• **WORK TASK**: Give the count of lines in the data that include the string "https", with no added remarks.

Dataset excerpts
◆ ◆ ◆ ◆ ◆
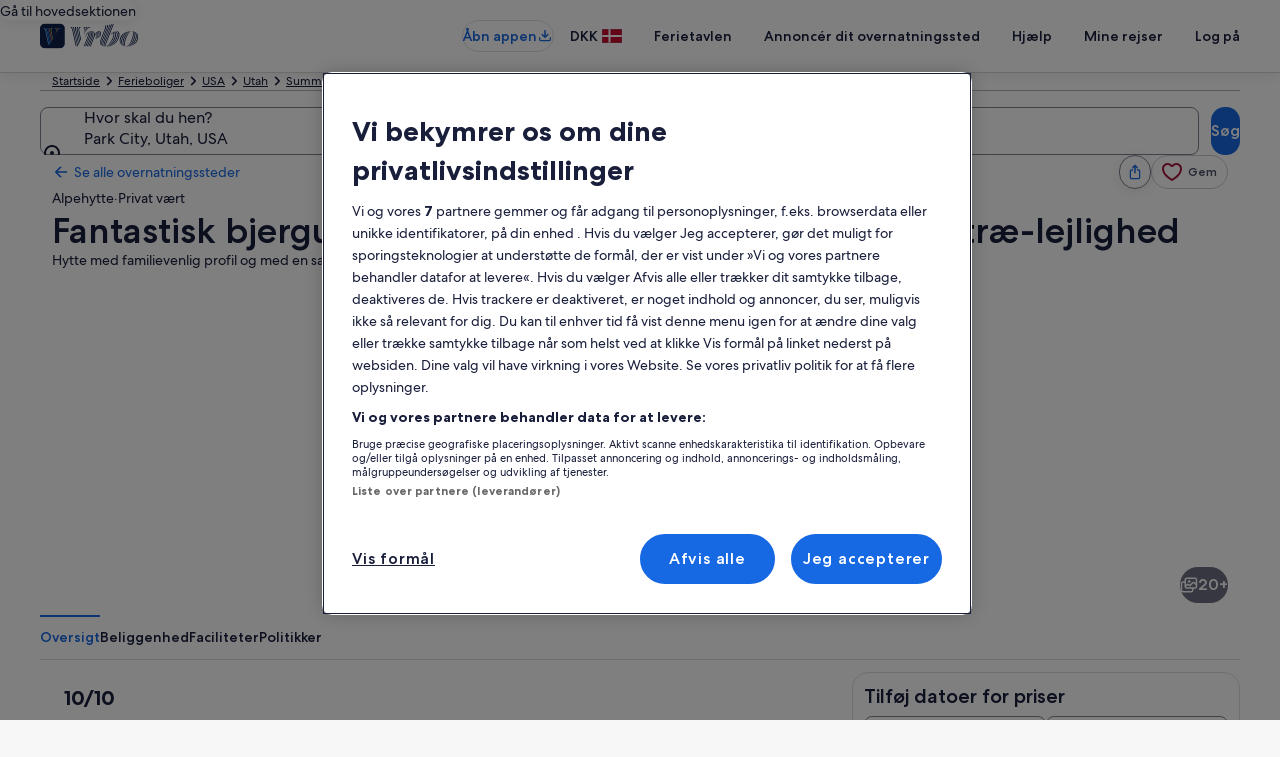

--- FILE ---
content_type: image/svg+xml
request_url: https://a.travel-assets.com/egds/marks/brands/vrbo/premier_host.svg
body_size: 549
content:
<svg fill="none" xmlns="http://www.w3.org/2000/svg" viewBox="0 0 25 24"><path d="M4.5165 11.9584v7.8146c0 1.3715 1.1118 2.4834 2.4833 2.4834h10.958c1.3715 0 2.4834-1.1119 2.4834-2.4834v-7.8147l.0767.062c.7111.5747 1.7535.4641 2.3283-.247.5747-.7112.4641-1.7536-.247-2.3283l-9.0743-7.3336a1.6488 1.6488 0 0 0-1.0446-.368 1.6486 1.6486 0 0 0-1.0445.3679l-9.077 7.3336c-.7112.5746-.822 1.617-.2473 2.3282.5746.7112 1.617.8219 2.3282.2473l.0768-.062Z" fill="#2474DE"/><path fill-rule="evenodd" clip-rule="evenodd" d="M1.263 8.0888C-.1972 9.2686-.4245 11.4087.7552 12.8689a3.3858 3.3858 0 0 0 2.0177 1.2048v5.6994C2.7729 22.1075 4.6653 24 6.9997 24h10.958c2.3345 0 4.2269-1.8924 4.2269-4.2269v-5.6994a3.3851 3.3851 0 0 0 2.0175-1.2044c1.18-1.4601.9529-3.6002-.5071-4.7802L14.6207.7555A3.3922 3.3922 0 0 0 12.4803 0 3.3921 3.3921 0 0 0 10.34.7552L1.263 8.0888ZM2.3588 9.445l9.0769-7.3337a1.6489 1.6489 0 0 1 1.0445-.3679 1.6487 1.6487 0 0 1 1.0446.3681l9.0743 7.3336c.7111.5747.8217 1.6171.247 2.3283a1.6494 1.6494 0 0 1-.6615.4923c-.5403.2201-1.1809.1474-1.6668-.2453l-.0767-.062v7.8147c0 1.3715-1.1118 2.4834-2.4834 2.4834H6.9997c-1.3715 0-2.4833-1.1119-2.4833-2.4834v-7.8146l-.0768.062c-.4859.3926-1.1264.4653-1.6667.2451a1.6481 1.6481 0 0 1-.6615-.4924c-.5746-.7112-.4639-1.7536.2473-2.3282Z" fill="#fff"/><path d="M12.3372 14.9768 9.814 16.7202a.3671.3671 0 0 1-.5506-.367l.8257-2.7528c0-.0917 0-.1835-.0917-.2294l-2.0187-2.1104a.3208.3208 0 0 1-.0717-.3529.3209.3209 0 0 1 .3011-.1976l2.661-.2753c.0917 0 .1835 0 .1835-.1376l1.1011-2.4316a.3664.3664 0 0 1 .3211-.1893.367.367 0 0 1 .3212.1893l1.1011 2.4316c0 .0917.0917.1376.1835.1376l2.6609.2753a.321.321 0 0 1 .3194.385.3207.3207 0 0 1-.09.1655l-2.0645 2.1104v.2294l.7799 2.7528a.3663.3663 0 0 1-.3537.4181.3668.3668 0 0 1-.1968-.0511l-2.5233-1.7434a.2295.2295 0 0 0-.2753 0Z" fill="#fff"/></svg>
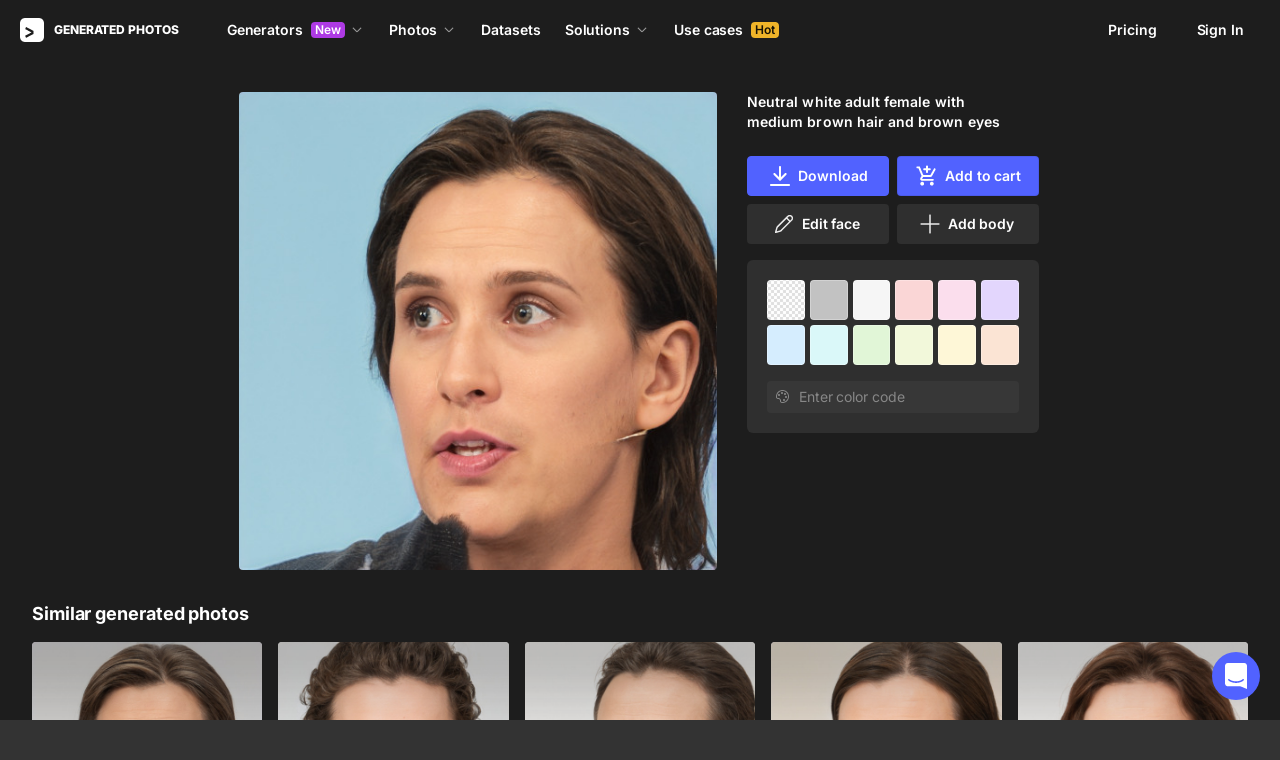

--- FILE ---
content_type: application/javascript
request_url: https://static.generated.photos/_nuxt/generated-photos/gp-download-options-modal.481eb33d295adbdf6828.js
body_size: 1549
content:
!function(){try{var t="undefined"!=typeof window?window:"undefined"!=typeof global?global:"undefined"!=typeof self?self:{},o=(new Error).stack;o&&(t._sentryDebugIds=t._sentryDebugIds||{},t._sentryDebugIds[o]="0dfa4447-33a0-4fcb-98f7-17e47d6fa4f7",t._sentryDebugIdIdentifier="sentry-dbid-0dfa4447-33a0-4fcb-98f7-17e47d6fa4f7")}catch(t){}}(),(window["webpackJsonp"]=window["webpackJsonp"]||[]).push([[58,77],{NLus:function(t,o,i){"use strict";i.r(o);var e=i("9/5/"),n=i.n(e),a={name:"GpInfoTooltip",components:{GpIcon:()=>i.e(61).then(i.bind(null,"/ogG"))},props:{fixed:{type:Boolean,default:!1},offset:{type:Number,default:null},position:{type:String,default:"bottom"},tooltipIcon:{type:String,default:"tooltip"},tooltipImage:{type:String,default:""},tooltipLink:{type:Object,default:()=>{}},tooltipText:{type:String,default:"Tooltip"},update:{type:Number,default:0}},data:()=>({computedPosition:{}}),computed:{content(){var t;let o="",i="",e="";return this.tooltipImage&&(o=`<img src="${this.tooltipImage}">`),this.tooltipText&&(i=`<div class="text">${this.tooltipText}</div>`),null!==(t=this.tooltipLink)&&void 0!==t&&t.text&&(e=`<a class="link" target="_blank" href="${this.tooltipLink.href}">${this.tooltipLink.text}</a>`),`${o}${i}${e}`},tooltipClasses(){const t=[];return this.fixed&&t.push("fixed"),this.position&&t.push(this.position),t}},watch:{update(){this.fixed&&this.calcPosition()}},mounted(){this.calcPosition();const t=this,o=n()((function(){t.calcPosition()}),300);window.addEventListener("resize",o),this.$once("hook:beforeDestroy",(()=>{window.removeEventListener("resize",o)}))},methods:{calcPosition(){var t,o,i;if(!this.$refs.content||!window)return;const e=null!==(t=this.offset)&&void 0!==t?t:15;["top","top-right","top-center"].includes(this.position)&&(this.computedPosition.top=`-${this.$refs.content.offsetHeight+e}px`);const n=null===(o=this.$refs)||void 0===o||null===(i=o.icon)||void 0===i?void 0:i.$el;if(this.fixed&&n){const{top:t}=n.getBoundingClientRect();this.computedPosition.bottom=`${window.innerHeight-t+e}px`}this.$forceUpdate()}}},s=(i("sewu"),i("KHd+")),l=Object(s["a"])(a,(function(){var t=this,o=t._self._c;return o("div",{staticClass:"info-tooltip"},[o("gp-icon",{ref:"icon",staticClass:"icon",attrs:{"icon-name":t.tooltipIcon}}),o("div",{ref:"content",staticClass:"tooltip-content",class:t.tooltipClasses,style:t.computedPosition,domProps:{innerHTML:t._s(t.content)}})],1)}),[],!1,null,"4cec0a01",null);o["default"]=l.exports},YL81:function(t,o,i){var e=i("gAh9");e.__esModule&&(e=e.default),"string"==typeof e&&(e=[[t.i,e,""]]),e.locals&&(t.exports=e.locals);(0,i("SZ7m").default)("ec8bfc98",e,!0,{sourceMap:!1})},gAh9:function(t,o,i){var e=i("JPst")((function(t){return t[1]}));e.push([t.i,'@keyframes spin-4cec0a01{0%{transform:rotate(0)}to{transform:rotate(1turn)}}.info-tooltip[data-v-4cec0a01]{word-wrap:break-word;position:relative}.info-tooltip:hover .tooltip-content[data-v-4cec0a01]{visibility:visible}.info-tooltip .icon[data-v-4cec0a01]{height:16px;width:16px}.info-tooltip .tooltip-content[data-v-4cec0a01]{background:#1a1a1a;border-radius:4px;font-size:13px;font-weight:400;left:-140px;line-height:23px;opacity:1;padding:12px;position:absolute;text-align:center;visibility:hidden;white-space:normal;width:300px;z-index:200}.info-tooltip .tooltip-content[data-v-4cec0a01]:before{border-left:8px solid #0000;border-right:8px solid #0000;border-top:8px solid #1a1a1a;bottom:-6px;content:"";display:block;height:0;left:calc(50% - 10px);position:absolute;width:0}.info-tooltip .tooltip-content.bottom[data-v-4cec0a01]{top:26px}.info-tooltip .tooltip-content.fixed[data-v-4cec0a01]{top:auto}.info-tooltip .tooltip-content.right[data-v-4cec0a01]{left:auto;right:-11px;top:7px;transform:translate(100%,-50%)}.info-tooltip .tooltip-content.top-right[data-v-4cec0a01]{left:auto;right:-100%}.info-tooltip .tooltip-content.top-center[data-v-4cec0a01]{left:0;transform:translate(-50%)}.info-tooltip .tooltip-content[data-v-4cec0a01] img{margin-bottom:8px;width:100%}.info-tooltip .tooltip-content[data-v-4cec0a01] .text+.link{margin-top:8px}.info-tooltip .tooltip-content[data-v-4cec0a01] .link{display:inline-block;transition:none 0s ease 0s;transition:initial}@media(max-width:340px){.info-tooltip .tooltip-content[data-v-4cec0a01]{max-width:calc(100% - 40px)}}',""]),e.locals={},t.exports=e},sewu:function(t,o,i){"use strict";i("YL81")}}]);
◆ ◆ ◆ ◆ ◆
• **TASK RESULT**: 2